▸ ABOUT THIS TASK:
Answer these from the discussion about Osborne's players:
(a) Whose book does the second post tell readers to look at?
(b) How many times was Christian Peter arrested at UNL?
(c) What is Terrell Farley called?

▸ DOCUMENT EXTRACT:
-*-
I think the argument can be made that he didn't win it all until he abandoned the Hector identity. Not entirely, but just enough.

That's bullsh#t. I'm getting real tired of this revisionist history that wants to claim that Osborne went a little dirty to make it over the hump. And primarily because of the Lawrence Phillips thing. Read some of Tom's book on the subject and find out why he really gave LP too many chances. Spoiler alert- it wasn't to win a natty, it was to do all he could (yes, probably too much in hindsight) to help a young man who just couldn't be helped.

It was by no means Phillips alone. Terrell Farley was a serial drunk driver who couldn't stop f'ing up. Christian Peter was arrested 8 times at UNL, including 4 assaults on women. Jason Peter became addicted to crack, heroin and hookers. There were others. It was noted at the time that some of the faster, better players Osborne was recruiting, particularly on defense, were coming from rougher neighborhoods, and didn't even pretend to want an education from the University of Nebraska.
-*-
▸ DATA SEGMENT:
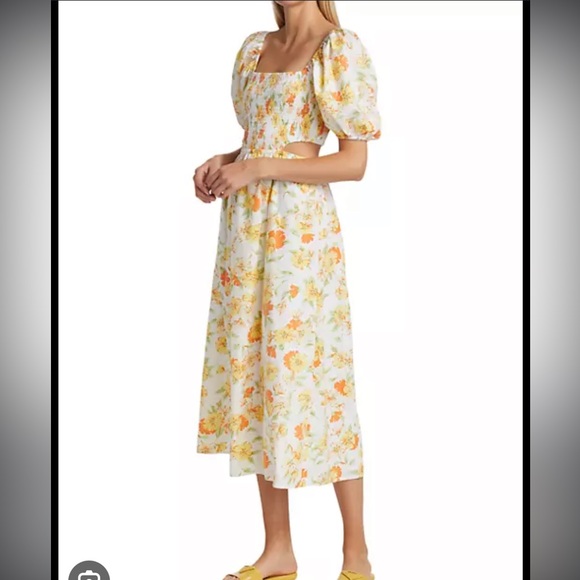 Faithfull the Brand Loucetta Midi Dress - Picture 4 of 12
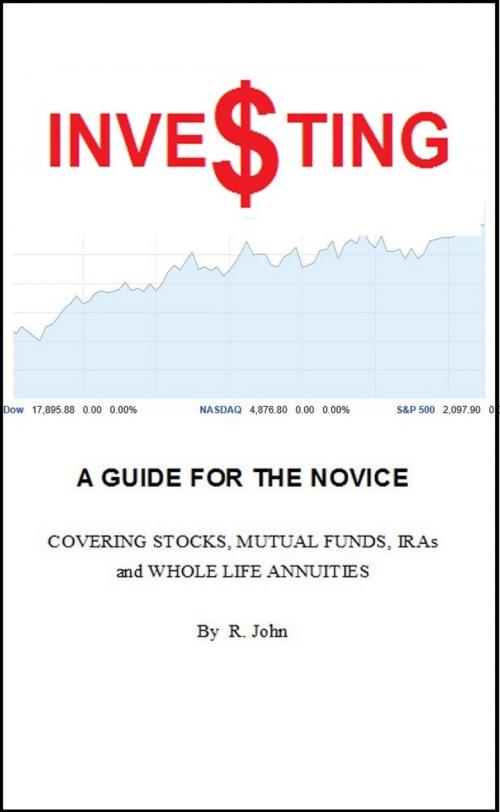 Cover of the book Investing A Guide For The Novice by R John, erdprod Books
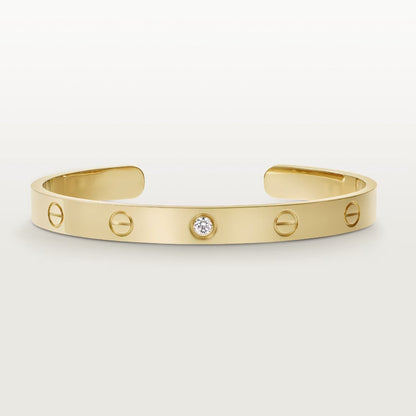 ¡®lume Jewelry¡¯LOVE BRACELET 6.1MM 1 DIAMOND OPEN CUFF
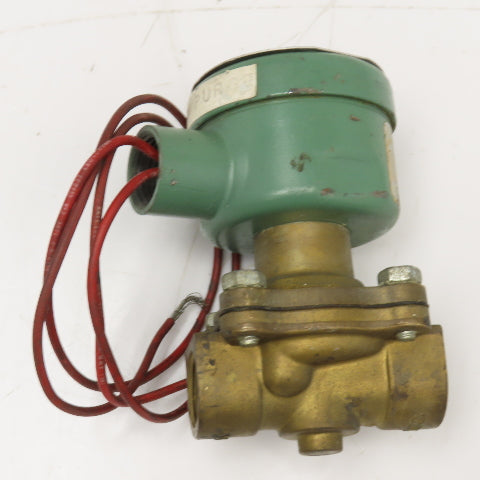 Asco 8211C34 1/2" NPT 125PSI WOG 110/120V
-*-
▸ ANSWER TO THIS TASK:
(a) Tom's book.
(b) 8 times, including 4 assaults on women.
(c) A serial drunk driver who couldn't stop messing up.